The commandword control device 60 may be any low-power intelligent device such as a smart headset, among others.
According to an embodiment of the present invention, thefeature extraction module 602 is specifically configured to perform feature extraction on the collected streaming audio signal frames frame by frame; or, carrying out feature extraction on the collected streaming audio signal frames by frame skipping according to a specific step size.
According to an embodiment of the present invention, thefeature extraction module 602 is specifically configured to perform Fbank feature extraction on the collected streaming sound signal frame; or, performing MFCC feature extraction on the collected streaming sound signal frame.
According to an embodiment of the present invention, the audio feature further includes other words that are distinguished from the command word; accordingly, thecontrol module 603 includes: the network prediction unit is used for carrying out network prediction on the obtained audio features to obtain the confidence corresponding to the command words and the confidence corresponding to other words; the comparison unit is used for comparing the confidence coefficient corresponding to the command word with the confidence coefficient values corresponding to other words to obtain a classification judgment result; and the control unit is used for controlling and executing the operation corresponding to the command word if the classification judgment result represents that the value of the confidence coefficient corresponding to the command word is larger than the values of the confidence coefficients corresponding to other words.
According to an embodiment of the present invention, the network prediction unit is specifically configured to perform network prediction on the obtained audio features by using an RNN model or a CNN model.
According to an embodiment of the present invention, the network prediction unit is further configured to, when performing network prediction on the obtained audio features by using a CNN model, cache a result of an intermediate node in a previous N-round network prediction process, where a value of N is a positive integer; and the method is also used for performing network prediction by taking the result of the intermediate node in the previous N-round network prediction process in the cache and the audio characteristics of the current round as the input of the CNN model.
According to an embodiment of the present invention, the command word includes a plurality; correspondingly, the control unit is specifically configured to control to execute an operation corresponding to a first command word in the plurality of command words if the classification determination result indicates that the confidence value corresponding to the first command word is greater than the confidence values corresponding to the other command words and the other class words.
Also, based on the command word control method as described above, an embodiment of the present invention further provides a computer-readable storage medium storing a program that, when executed by a processor, causes the processor to perform at least the operation steps of:operation 301, collecting a streaming sound signal frame in a fixed frame length;operation 302, performing feature extraction on the collected streaming sound signal frame to obtain audio features including command words;operation 303, controlling to execute the operation corresponding to the command word.
Here, it should be noted that: the above description of the embodiment of the command word control device and the computer storage medium is similar to the description of the method embodiment shown in fig. 3 and 4, and has similar beneficial effects to the method embodiment shown in fig. 3 and 4, and therefore, the description is omitted. For technical details that are not disclosed in the embodiment of the command word control apparatus of the present invention, please refer to the description of the method embodiment shown in fig. 3 and 4 of the present invention, which is for brevity and will not be described again.
It should be noted that, in this document, the terms "comprises," "comprising," or any other variation thereof, are intended to cover a non-exclusive inclusion, such that a process, method, article, or apparatus that comprises a list of elements does not include only those elements but may include other elements not expressly listed or inherent to such process, method, article, or apparatus.

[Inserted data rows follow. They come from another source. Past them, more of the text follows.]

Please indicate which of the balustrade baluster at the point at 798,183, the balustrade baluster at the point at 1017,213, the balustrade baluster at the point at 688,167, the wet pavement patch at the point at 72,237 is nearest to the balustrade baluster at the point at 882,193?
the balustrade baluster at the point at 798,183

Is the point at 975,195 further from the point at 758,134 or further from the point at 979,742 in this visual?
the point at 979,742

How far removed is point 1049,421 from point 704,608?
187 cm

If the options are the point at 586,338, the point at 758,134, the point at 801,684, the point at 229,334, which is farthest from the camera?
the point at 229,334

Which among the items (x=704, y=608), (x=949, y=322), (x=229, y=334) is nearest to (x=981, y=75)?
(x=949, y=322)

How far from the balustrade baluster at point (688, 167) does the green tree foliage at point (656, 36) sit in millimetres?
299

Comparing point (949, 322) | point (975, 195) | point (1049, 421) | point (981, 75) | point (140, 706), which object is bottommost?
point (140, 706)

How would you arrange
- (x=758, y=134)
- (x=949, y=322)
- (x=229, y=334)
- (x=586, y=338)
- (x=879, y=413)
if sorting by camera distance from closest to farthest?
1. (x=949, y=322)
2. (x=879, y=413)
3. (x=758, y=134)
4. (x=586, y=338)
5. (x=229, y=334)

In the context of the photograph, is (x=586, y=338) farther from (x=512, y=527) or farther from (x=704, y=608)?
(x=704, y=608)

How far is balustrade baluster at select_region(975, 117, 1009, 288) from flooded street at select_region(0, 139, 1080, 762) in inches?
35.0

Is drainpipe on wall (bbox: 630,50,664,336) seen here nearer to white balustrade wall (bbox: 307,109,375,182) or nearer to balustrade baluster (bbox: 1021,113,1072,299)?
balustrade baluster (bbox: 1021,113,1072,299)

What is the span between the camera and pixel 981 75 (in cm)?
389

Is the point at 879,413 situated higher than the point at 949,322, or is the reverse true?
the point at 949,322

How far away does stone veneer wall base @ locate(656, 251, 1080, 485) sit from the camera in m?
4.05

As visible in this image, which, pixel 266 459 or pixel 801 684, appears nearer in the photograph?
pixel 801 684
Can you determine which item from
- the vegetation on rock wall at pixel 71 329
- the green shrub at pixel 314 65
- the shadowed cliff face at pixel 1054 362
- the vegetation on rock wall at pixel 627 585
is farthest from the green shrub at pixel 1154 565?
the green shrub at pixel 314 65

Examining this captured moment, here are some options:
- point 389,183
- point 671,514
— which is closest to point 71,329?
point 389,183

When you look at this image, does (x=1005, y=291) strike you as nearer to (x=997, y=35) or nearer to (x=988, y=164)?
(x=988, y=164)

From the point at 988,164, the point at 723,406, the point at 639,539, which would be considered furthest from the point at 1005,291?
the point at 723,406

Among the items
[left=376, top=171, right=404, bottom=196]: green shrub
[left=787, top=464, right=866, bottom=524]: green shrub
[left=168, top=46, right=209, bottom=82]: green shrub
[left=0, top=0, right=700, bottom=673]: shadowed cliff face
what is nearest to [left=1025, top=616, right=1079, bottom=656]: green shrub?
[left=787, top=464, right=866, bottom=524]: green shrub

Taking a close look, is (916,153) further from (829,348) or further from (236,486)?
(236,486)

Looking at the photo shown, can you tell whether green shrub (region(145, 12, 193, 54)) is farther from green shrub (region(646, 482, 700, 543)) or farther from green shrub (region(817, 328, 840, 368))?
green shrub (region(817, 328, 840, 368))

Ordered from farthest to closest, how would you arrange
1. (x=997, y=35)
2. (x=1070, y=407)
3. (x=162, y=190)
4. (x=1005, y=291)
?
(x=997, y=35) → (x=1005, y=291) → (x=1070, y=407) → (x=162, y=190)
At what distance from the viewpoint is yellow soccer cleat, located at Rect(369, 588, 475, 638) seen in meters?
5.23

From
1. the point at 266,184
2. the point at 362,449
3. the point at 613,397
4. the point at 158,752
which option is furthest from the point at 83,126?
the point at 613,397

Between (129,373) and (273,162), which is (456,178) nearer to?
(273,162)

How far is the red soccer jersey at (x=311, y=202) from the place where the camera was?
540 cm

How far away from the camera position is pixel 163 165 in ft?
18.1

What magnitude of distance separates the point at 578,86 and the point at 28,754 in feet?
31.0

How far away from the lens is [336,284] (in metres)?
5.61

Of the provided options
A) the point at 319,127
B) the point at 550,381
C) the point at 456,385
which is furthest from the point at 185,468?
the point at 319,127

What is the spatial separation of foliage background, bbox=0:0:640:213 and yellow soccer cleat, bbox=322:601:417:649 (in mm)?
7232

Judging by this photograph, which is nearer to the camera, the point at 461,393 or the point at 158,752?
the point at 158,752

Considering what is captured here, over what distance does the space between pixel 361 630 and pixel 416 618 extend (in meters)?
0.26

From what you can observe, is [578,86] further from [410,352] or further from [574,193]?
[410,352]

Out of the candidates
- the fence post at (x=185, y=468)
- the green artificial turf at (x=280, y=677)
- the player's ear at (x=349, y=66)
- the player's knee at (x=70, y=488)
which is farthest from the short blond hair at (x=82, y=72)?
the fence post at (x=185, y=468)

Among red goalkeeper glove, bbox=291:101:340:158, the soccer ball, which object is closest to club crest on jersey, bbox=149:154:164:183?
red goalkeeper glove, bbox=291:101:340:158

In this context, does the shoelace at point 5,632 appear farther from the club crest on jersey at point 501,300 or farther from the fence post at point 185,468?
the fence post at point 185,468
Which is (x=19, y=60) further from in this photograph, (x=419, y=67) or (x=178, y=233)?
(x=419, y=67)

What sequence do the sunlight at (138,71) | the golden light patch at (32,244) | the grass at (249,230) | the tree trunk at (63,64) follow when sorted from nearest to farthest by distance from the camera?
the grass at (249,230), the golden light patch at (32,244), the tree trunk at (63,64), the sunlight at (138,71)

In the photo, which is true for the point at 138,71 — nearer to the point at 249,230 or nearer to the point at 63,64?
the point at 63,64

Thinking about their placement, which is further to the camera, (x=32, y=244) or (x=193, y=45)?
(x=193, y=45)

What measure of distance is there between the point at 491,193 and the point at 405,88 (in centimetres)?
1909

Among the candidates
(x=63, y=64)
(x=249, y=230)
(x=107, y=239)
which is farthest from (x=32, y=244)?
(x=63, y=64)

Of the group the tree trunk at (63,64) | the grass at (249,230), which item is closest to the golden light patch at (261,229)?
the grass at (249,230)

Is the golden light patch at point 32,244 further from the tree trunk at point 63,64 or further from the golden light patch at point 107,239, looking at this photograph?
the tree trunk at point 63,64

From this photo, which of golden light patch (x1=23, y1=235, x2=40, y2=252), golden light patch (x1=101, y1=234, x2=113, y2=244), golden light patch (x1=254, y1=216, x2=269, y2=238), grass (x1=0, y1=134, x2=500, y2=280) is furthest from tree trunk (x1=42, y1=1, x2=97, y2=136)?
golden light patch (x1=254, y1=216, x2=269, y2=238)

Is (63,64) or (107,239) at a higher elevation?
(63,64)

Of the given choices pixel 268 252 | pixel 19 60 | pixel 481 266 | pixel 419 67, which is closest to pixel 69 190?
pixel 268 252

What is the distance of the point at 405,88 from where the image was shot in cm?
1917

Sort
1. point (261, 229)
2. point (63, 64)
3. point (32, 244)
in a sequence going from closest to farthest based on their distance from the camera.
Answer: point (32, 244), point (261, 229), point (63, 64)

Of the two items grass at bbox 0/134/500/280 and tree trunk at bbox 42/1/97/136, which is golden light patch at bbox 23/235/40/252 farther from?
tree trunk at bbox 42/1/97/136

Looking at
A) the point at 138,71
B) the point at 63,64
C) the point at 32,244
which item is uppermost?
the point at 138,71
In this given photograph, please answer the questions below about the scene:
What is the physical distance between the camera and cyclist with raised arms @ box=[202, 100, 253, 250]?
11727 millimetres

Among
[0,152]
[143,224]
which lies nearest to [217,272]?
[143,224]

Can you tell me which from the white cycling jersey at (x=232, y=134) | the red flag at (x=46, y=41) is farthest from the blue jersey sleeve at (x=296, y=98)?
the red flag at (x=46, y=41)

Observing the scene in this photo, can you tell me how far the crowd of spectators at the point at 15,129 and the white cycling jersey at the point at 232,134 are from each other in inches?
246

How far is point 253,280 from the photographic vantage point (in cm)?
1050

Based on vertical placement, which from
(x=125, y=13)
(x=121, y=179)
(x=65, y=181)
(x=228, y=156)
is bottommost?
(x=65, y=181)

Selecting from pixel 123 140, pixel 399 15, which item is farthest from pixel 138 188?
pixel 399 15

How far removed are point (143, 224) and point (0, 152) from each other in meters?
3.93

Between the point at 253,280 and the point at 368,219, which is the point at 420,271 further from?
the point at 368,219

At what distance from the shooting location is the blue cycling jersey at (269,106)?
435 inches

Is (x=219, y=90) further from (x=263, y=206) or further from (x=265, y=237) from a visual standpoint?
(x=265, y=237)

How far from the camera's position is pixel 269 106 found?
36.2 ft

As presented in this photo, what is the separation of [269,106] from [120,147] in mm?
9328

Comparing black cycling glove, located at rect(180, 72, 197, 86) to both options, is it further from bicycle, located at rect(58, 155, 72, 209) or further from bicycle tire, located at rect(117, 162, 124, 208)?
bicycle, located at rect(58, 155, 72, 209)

Without further limitation, an element defined by the phrase "comprising an … …" does not exclude the presence of other like elements in a process, method, article, or apparatus that comprises the element.
In the several embodiments provided in the present application, it should be understood that the disclosed apparatus and method may be implemented in other ways. The above-described device embodiments are merely illustrative, for example, the division of the unit is only a logical functional division, and there may be other division ways in actual implementation, such as: multiple units or components may be combined, or may be integrated into another system, or some features may be omitted, or not implemented. In addition, the coupling, direct coupling or communication connection between the components shown or discussed may be through some interfaces, and the indirect coupling or communication connection between the devices or units may be electrical, mechanical or other forms.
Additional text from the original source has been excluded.